**Document passage**.
########
The first column on the ftpg. features two Proclamations, each signed in type by: W. Howe, the General and Commander in Chief of the British forces. One concerns offering acres of land to those who would enlist in the King's service.
Page 2 begins with a fascinating extract of a letter from George Washington to his wife, prefaced with: "The printer has received from New York a few copies of an intercepted letter from General Washington to his Lady, dated June 24, 1776, which he is now selling at his shop in Market Street. The following is an extract." and what follows is a portion of a letter from George to Martha Washington in which he shares his thoughts on the progress of the way, the spirit of his soldiers, his thoughts on the King, and much more. Even some fears of what was plot to kill him suggested in: "My attention in this moment called off to the discovery...of a most wild & daring plot. It is impossible as yet to develop the mystery in which it either is or is not supposed to be involved...it will be a fine field for a war of lies on both sides..." with more (see). The hatred towards Washington is evident with this Loyalist printer, in that he would take a personal letter & reprint it for sale to the public.
########
**Material supplied**.
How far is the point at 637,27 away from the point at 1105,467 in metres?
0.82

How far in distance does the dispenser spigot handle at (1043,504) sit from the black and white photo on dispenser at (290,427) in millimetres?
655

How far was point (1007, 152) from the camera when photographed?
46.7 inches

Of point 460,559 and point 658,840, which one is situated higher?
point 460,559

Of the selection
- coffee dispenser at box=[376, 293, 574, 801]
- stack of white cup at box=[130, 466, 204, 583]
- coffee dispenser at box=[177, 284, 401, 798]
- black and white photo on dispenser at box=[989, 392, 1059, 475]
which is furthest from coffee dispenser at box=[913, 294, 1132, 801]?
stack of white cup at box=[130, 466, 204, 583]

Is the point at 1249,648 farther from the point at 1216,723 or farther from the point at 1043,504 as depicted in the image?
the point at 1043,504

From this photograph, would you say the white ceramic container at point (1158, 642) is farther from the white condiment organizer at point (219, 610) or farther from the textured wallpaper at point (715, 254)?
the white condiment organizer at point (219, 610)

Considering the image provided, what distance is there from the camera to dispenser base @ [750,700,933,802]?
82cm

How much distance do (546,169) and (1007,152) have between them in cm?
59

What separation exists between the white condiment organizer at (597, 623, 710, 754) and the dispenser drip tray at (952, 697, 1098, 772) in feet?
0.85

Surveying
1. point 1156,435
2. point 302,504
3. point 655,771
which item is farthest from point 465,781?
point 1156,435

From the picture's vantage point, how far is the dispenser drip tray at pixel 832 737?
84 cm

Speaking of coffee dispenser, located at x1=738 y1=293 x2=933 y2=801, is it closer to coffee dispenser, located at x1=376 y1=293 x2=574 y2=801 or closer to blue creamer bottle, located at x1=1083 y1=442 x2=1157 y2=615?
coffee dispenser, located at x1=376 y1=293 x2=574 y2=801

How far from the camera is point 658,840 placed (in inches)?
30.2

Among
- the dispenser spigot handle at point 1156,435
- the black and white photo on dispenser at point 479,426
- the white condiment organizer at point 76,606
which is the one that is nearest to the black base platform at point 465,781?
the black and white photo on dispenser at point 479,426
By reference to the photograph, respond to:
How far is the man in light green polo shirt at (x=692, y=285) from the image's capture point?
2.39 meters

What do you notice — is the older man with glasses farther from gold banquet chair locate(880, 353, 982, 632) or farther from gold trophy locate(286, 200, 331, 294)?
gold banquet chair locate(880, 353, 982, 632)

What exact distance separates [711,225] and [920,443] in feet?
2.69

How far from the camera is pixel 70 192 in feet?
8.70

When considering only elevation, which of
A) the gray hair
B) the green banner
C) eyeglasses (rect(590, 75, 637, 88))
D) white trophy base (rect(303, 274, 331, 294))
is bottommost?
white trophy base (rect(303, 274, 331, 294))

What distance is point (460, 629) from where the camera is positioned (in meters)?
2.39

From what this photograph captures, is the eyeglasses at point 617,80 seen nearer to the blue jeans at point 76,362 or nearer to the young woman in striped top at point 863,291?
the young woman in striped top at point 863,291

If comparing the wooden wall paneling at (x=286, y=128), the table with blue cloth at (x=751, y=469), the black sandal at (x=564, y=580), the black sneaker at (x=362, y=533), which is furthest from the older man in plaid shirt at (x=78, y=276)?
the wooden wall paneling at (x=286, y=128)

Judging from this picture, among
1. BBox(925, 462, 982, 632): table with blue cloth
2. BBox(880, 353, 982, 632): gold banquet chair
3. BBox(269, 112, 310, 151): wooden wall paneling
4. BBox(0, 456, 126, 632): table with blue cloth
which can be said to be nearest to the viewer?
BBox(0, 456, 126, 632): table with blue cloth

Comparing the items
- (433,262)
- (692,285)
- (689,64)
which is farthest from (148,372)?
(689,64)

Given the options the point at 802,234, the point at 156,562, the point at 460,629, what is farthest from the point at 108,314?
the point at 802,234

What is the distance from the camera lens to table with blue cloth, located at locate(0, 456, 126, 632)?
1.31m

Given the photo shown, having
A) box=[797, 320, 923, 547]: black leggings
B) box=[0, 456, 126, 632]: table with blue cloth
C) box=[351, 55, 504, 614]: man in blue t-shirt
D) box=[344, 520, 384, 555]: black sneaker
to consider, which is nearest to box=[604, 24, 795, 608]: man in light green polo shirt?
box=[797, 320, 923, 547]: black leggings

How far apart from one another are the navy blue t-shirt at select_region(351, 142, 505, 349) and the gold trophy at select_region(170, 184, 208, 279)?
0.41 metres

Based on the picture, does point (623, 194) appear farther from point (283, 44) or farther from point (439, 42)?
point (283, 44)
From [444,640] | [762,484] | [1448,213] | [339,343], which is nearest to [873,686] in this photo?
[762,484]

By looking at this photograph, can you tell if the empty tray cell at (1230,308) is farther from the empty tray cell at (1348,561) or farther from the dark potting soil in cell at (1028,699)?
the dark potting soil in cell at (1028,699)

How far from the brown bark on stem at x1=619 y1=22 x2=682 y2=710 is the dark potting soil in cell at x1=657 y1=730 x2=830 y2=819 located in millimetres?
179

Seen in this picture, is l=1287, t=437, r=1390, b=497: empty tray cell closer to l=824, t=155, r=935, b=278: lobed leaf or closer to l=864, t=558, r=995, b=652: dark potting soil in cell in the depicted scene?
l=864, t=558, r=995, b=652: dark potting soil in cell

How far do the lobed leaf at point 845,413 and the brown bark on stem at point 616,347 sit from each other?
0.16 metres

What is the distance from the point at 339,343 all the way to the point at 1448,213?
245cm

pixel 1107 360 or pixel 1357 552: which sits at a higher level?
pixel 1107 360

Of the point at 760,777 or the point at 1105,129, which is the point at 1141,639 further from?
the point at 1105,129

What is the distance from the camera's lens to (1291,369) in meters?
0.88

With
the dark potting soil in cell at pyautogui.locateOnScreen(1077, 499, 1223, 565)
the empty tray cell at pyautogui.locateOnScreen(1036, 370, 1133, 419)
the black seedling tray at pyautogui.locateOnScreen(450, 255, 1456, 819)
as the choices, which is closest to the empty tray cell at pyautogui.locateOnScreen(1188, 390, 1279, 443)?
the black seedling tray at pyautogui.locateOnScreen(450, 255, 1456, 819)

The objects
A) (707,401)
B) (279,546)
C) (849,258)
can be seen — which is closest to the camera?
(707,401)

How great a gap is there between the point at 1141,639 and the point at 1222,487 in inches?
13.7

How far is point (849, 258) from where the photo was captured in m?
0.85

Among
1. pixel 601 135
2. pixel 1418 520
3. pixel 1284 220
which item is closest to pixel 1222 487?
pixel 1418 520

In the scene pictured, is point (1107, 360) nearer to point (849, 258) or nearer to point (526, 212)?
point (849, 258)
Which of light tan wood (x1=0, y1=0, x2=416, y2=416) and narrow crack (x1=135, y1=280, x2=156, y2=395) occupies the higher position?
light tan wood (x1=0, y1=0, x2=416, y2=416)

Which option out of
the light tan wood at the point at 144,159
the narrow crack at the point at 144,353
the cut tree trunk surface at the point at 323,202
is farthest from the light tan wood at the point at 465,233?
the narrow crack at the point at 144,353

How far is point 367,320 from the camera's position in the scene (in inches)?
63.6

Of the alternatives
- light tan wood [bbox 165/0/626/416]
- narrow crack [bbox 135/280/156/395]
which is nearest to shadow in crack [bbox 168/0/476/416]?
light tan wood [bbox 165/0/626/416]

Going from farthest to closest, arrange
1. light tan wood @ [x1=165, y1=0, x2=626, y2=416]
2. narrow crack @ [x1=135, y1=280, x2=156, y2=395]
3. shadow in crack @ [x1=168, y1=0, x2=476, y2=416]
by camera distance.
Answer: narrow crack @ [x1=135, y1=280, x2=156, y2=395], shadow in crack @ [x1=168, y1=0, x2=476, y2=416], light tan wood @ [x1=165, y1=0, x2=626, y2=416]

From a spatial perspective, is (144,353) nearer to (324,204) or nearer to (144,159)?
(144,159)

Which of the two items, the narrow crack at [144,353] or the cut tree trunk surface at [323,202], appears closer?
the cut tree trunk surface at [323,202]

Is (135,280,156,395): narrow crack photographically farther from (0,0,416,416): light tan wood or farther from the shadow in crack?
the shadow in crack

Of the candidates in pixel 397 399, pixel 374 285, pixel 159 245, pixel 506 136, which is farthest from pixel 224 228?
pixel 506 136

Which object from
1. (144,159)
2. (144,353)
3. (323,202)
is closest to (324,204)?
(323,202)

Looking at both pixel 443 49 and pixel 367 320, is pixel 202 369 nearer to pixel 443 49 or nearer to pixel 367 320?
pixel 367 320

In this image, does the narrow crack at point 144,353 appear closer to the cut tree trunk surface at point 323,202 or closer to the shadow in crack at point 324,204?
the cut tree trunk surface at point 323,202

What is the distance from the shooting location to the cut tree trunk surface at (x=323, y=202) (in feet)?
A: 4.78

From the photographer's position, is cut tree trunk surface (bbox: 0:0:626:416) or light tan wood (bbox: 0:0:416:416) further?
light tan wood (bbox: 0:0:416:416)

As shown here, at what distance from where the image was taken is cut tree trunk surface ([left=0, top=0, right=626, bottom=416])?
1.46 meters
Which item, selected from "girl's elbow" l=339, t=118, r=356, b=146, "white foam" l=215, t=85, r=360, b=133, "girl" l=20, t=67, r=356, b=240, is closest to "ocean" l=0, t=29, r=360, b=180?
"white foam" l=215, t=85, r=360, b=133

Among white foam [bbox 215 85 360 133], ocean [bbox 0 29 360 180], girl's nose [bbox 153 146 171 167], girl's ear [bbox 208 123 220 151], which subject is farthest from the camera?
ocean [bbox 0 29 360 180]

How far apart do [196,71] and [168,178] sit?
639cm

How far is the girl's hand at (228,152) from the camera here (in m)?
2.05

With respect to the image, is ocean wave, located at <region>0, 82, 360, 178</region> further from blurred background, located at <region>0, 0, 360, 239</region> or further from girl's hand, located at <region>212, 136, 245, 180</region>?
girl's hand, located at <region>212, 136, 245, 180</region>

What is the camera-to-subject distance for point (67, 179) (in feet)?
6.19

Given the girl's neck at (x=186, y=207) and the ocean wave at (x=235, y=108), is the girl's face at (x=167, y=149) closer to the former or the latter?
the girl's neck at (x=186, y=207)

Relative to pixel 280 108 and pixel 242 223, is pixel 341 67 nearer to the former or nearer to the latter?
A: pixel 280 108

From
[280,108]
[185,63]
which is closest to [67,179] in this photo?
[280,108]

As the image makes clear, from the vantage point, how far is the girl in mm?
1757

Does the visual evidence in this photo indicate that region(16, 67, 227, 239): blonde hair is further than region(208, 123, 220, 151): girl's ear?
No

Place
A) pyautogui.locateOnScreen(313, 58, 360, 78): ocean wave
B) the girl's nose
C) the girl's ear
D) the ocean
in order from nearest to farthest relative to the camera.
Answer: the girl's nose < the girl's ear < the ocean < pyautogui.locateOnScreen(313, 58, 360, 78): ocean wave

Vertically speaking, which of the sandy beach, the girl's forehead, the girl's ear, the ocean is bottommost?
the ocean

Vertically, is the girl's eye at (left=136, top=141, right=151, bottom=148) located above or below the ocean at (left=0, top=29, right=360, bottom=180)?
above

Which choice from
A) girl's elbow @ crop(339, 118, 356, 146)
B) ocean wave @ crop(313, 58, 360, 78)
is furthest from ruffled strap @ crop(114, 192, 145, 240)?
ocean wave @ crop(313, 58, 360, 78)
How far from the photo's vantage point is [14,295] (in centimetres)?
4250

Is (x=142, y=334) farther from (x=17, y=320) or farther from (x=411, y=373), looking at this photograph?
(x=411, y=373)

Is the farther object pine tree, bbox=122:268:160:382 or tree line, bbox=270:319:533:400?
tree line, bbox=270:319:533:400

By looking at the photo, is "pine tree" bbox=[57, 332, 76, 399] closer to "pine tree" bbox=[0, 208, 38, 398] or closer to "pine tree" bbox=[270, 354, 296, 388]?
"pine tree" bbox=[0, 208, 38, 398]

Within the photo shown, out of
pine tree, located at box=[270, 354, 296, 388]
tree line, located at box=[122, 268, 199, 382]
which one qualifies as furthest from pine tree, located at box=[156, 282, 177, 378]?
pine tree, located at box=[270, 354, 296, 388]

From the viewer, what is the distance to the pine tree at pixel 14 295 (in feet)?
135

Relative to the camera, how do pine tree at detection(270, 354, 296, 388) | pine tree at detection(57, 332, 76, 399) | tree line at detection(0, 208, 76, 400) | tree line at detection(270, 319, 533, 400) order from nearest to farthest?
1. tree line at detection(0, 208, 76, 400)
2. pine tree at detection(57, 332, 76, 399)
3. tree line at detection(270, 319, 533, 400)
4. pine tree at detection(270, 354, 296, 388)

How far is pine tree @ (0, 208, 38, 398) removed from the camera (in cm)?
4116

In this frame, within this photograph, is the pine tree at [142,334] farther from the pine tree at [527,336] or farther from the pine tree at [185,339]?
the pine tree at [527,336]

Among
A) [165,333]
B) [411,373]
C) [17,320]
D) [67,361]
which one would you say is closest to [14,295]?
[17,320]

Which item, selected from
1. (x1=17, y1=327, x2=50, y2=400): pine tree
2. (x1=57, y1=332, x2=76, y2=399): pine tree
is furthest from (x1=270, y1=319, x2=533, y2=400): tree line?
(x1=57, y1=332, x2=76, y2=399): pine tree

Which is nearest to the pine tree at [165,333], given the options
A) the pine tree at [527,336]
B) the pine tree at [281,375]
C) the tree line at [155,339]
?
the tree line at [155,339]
########
**Required work**.
a - Translate this sentence from the newspaper description into Spanish: "One concerns offering acres of land to those who would enlist in the King's service."
b - Edit the newspaper description, starting with "The first column" and going on through "the King's service.", and put "tracts of land" in place of "acres of land".
c - Resume the newspaper description after its final sentence.

**Outputs in order**.
a - Una trata de ofrecer acres de tierra a quienes se alistaran al servicio del Rey.

b -
The first column on the ftpg. features two Proclamations, each signed in type by: W. Howe, the General and Commander in Chief of the British forces. One concerns offering tracts of land to those who would enlist in the King's service.

c -
Page 2 also has a lengthy letter from General Burgoyne from 1775 concerning America (see), followed by a Resolve from the Mass. General Assembly which includes: "...That the troops under General Burgoyne be quartered in the barracks..." with more, relating to the historic defeat of Burgoyne at Saratoga in September. Page 2 also has a letter from General Gates to Gen. Burgoyne dated a Saratoga, October 11, 1777 (see), which includes mention of a possible exchange from Col. Ethan Allen. Another item mentions: "The Rebels, we hear, have made another descent on Long Island...we can assure the public that their loss in the affair is capital...". This is followed by a witty anecdote concerning the Americans running out of Philadelphia (see).
Four pages, a very light damp stain to a lower corner, numeric notations next to ads (this was the editor's copy), nice condition.